Hi,
I am running HaplotypeCaller on whole genome re-sequenced (~10X coverage) African buffalo genomes, using a high coverage African buffalo genome as the reference (~90X). The genome is about 2.8Gb. The reference genome currently consists of 442 402 scaffolds and contigs.
HaplotypeCaller works fine and produces the expected output etc., but it is spending a lot of time on the "Strictness is SILENT" step in particular, but also on the "MicroScheduler" and "Preparing for traversal over 1 BAM files" steps (9 and 7 hrs, respectively) and is taking >36 hours per genome.
I know this is not a quick analysis and some steps will take a long time, but all the log files I've seen on the forum and from a colleague (working on smaller fungal genomes) have Strictness is SILENT steps of <1 min.
Why is HaplotypeCaller spending so much time on this step? Could it be because of the many scaffolds and contigs in the reference genome? Is there something I can do to speed up this step (and/or the other two steps with long processing times)?

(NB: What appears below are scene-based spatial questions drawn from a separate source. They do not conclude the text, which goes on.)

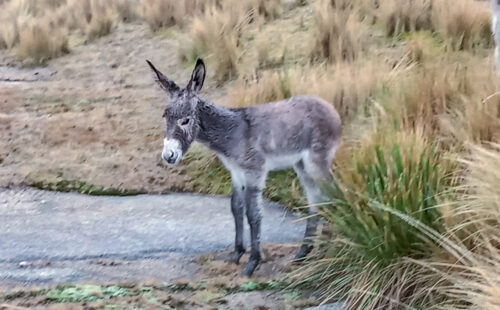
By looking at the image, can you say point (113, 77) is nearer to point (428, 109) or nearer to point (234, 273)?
point (428, 109)

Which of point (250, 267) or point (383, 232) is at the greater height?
point (383, 232)

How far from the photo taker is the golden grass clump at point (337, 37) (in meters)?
9.78

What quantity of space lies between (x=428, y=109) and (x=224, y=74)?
149 inches

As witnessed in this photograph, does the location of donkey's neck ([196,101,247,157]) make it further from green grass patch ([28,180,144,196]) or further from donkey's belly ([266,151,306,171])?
green grass patch ([28,180,144,196])

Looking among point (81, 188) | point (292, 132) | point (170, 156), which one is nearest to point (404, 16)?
point (81, 188)

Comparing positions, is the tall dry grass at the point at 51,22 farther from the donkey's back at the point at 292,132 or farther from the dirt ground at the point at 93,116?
the donkey's back at the point at 292,132

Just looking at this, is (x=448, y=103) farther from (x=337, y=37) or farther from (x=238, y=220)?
(x=337, y=37)

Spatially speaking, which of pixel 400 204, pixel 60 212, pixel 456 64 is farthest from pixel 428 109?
pixel 60 212

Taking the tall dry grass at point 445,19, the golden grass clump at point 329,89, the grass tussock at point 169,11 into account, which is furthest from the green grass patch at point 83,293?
the grass tussock at point 169,11

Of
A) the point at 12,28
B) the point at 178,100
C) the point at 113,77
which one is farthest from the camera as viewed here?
the point at 12,28

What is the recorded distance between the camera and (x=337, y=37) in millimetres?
10094

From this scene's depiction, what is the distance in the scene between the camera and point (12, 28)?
1445 cm

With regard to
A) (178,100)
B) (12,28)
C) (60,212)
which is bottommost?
(12,28)

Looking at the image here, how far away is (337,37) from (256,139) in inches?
212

I am running GATK v3.6-0-g89b7209 and Java 1.8.0_73-b02. I've allocated Java 10GB of memory (-Xmx10g), but have 125GB available. Would increasing the allocated RAM (to say about 40GB) help speed up some of these steps?
The log file:
<br />INFO 21:29:46,295 HelpFormatter - ----------------------------------------------------------------------------------
INFO 21:29:46,298 HelpFormatter - The Genome Analysis Toolkit (GATK) v3.6-0-g89b7209, Compiled 2016/06/01 22:27:29
INFO 21:29:46,298 HelpFormatter - Copyright (c) 2010-2016 The Broad Institute
INFO 21:29:46,298 HelpFormatter - For support and documentation go to https://www.broadinstitute.org/gatk
INFO 21:29:46,298 HelpFormatter - [Mon Sep 25 21:29:46 SAST 2017] Executing on Linux 3.10.0-514.6.1.el7.x86_64 amd64
INFO 21:29:46,298 HelpFormatter - Java HotSpot(TM) 64-Bit Server VM 1.8.0_73-b02 JdkDeflater
INFO 21:29:46,301 HelpFormatter - Program Args: -T HaplotypeCaller -R /mnt/lustre/users/djager/buf_clean/alignment_files/bam_sorted/gatk/GATK_Deon/refs/buffalo.final.fa -I /mnt/lustre/users/djager/buf_clean/alignment_files/bam_sorted/gatk/GATK_Deon/M_47_14_aln-PE_sorted_dups_marked.bam --emitRefConfidence GVCF --variant_index_type LINEAR --variant_index_parameter 128000 -hets 0.03 -mbq 20 -stand_emit_conf 20 -stand_call_conf 30 -out_mode EMIT_ALL_CONFIDENT_SITES -nct 24 -ploidy 2 -o M_47_14_aln-PE_sorted_dups_marked_output.raw.snps.indels.g.vcf
INFO 21:29:46,307 HelpFormatter - Executing as djager@cnode0033 on Linux 3.10.0-514.6.1.el7.x86_64 amd64; Java HotSpot(TM) 64-Bit Server VM 1.8.0_73-b02.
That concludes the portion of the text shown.